Convert Scanned Documents to Searchable PDF in Java

Dec 04, 2023

In the previous article, we built a JavaFX demo app to scan documents using Dynamsoft Service’s REST API. The demo app can scan documents via protocols like TWAIN, WIA, SANE, and ICA and save the documents into a PDF file using PDFBox.

Screenshot

In this article, we are going to extend its features to convert the scanned documents into a searchable PDF.

When opening a searchable PDF, we can select text and search keywords directly. Generating a searchable PDF is very useful in a document indexing or management system.

If the PDF is generated with tools like InDesign and Word, its text is already searchable. But if the PDF contains scanned images, we have to add an extra text overlay to make it searchable.

OCR of Scanned Documents

There are various OCR engines or API services we can use. Here, we use OCRSpace’s free OCR API.

Create related definitions.

PROVIDED RECORDS
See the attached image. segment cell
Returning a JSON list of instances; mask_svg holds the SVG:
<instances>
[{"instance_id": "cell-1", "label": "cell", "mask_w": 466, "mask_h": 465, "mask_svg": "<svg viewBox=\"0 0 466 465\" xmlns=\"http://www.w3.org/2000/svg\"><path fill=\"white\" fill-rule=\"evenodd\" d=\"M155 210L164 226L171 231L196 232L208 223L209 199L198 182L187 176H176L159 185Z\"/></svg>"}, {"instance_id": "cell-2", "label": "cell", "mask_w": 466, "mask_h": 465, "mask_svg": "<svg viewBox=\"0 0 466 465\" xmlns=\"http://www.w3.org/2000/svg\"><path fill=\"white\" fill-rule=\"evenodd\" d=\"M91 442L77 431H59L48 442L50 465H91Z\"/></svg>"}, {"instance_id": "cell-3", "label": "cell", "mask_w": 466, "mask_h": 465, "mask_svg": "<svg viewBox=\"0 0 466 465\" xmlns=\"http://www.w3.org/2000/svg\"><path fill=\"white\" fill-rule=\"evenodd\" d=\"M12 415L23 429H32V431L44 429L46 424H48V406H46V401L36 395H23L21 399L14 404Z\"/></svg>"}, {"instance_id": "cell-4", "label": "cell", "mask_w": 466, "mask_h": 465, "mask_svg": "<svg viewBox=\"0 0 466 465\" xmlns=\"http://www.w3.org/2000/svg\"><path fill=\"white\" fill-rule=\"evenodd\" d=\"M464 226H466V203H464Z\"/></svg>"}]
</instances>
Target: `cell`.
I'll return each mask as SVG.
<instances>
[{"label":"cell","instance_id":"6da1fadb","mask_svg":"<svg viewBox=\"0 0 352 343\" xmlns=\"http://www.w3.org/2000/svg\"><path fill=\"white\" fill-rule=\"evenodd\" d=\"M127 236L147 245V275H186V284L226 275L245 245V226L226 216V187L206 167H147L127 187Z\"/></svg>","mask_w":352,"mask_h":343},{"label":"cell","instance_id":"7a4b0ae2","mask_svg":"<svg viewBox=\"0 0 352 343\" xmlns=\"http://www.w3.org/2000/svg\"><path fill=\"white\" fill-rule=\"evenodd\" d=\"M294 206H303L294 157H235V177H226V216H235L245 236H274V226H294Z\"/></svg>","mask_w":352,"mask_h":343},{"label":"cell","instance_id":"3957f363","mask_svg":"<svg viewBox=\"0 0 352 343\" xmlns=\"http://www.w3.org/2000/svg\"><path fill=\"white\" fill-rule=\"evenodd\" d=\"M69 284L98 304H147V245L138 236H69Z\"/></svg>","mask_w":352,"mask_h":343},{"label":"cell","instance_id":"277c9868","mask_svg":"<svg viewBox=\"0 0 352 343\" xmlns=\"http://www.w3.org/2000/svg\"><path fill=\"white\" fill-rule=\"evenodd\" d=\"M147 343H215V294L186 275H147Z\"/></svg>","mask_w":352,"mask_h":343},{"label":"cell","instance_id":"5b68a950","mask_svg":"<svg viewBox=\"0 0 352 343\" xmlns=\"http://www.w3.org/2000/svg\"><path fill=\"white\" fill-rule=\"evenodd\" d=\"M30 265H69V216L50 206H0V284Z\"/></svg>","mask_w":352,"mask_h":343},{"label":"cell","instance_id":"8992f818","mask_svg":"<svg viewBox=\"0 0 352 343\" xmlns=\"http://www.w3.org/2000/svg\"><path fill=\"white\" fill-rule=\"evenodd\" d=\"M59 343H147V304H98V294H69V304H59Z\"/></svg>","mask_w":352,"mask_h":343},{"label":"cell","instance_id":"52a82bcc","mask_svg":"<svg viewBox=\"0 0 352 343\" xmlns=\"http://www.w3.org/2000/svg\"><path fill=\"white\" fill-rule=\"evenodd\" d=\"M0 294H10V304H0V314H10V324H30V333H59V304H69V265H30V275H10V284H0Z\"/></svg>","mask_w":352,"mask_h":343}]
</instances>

TO BE DONE
1 > Transcribe the searchable-PDF article word for word, from "In the previous" down to "file using PDFBox.".
2 > Answer these questions using the searchable-PDF article:
(a) Which library did the earlier demo app use to save scanned documents into a PDF file?
(b) What has to be added to a PDF containing scanned images to make it searchable?
(c) Which OCR service does the article choose?
3 > Take the searchable-PDF article further, picking up right after its final sentence.
The entries come from a separate source unrelated to the searchable-PDF article.

RESPONSES TO THE EXERCISE
1 >
In the previous article, we built a JavaFX demo app to scan documents using Dynamsoft Service’s REST API. The demo app can scan documents via protocols like TWAIN, WIA, SANE, and ICA and save the documents into a PDF file using PDFBox.

2 >
(a) PDFBox.
(b) An extra text overlay.
(c) OCRSpace's free OCR API.

3 >
TextLine.class:

public class TextLine {
    public double left;
    public double top;
    public double width;
    public double height;
    public String text;

    public TextLine(double left, double top, double width, double height, String text) {
        this.left = left;
        this.top = top;
        this.width = width;
        this.height = height;
        this.text = text;
    }
}

OCRResult.class:

public class OCRResult {
    public ArrayList<TextLine> lines = new ArrayList<TextLine>();
}

Create an OCRSpace class which provides a static method to get the OCR result from a base64-encoded image.

public class OCRSpace {
    public static String key = "";
    public static String lang = "eng";
    /**
     * Get OCR result from a base64-encoded image in JPEG format
     *
     * @param base64 - base64-encoded image
     *
     */
    public static OCRResult detect(String base64) throws IOException {
        OCRResult result = new OCRResult();
        OkHttpClient client = new OkHttpClient.Builder()
                .connectTimeout(120, TimeUnit.SECONDS)
                .build();
        RequestBody requestBody=new FormBody.Builder()
                .add("apikey",key)
                .add("language",lang)
                .add("base64Image","data:image/jpeg;base64,"+base64.trim())
                .add("isOverlayRequired","true")
                .build();

        Request httpRequest = new Request.Builder()
                .url("https://api.ocr.space/parse/image")
                .post(requestBody)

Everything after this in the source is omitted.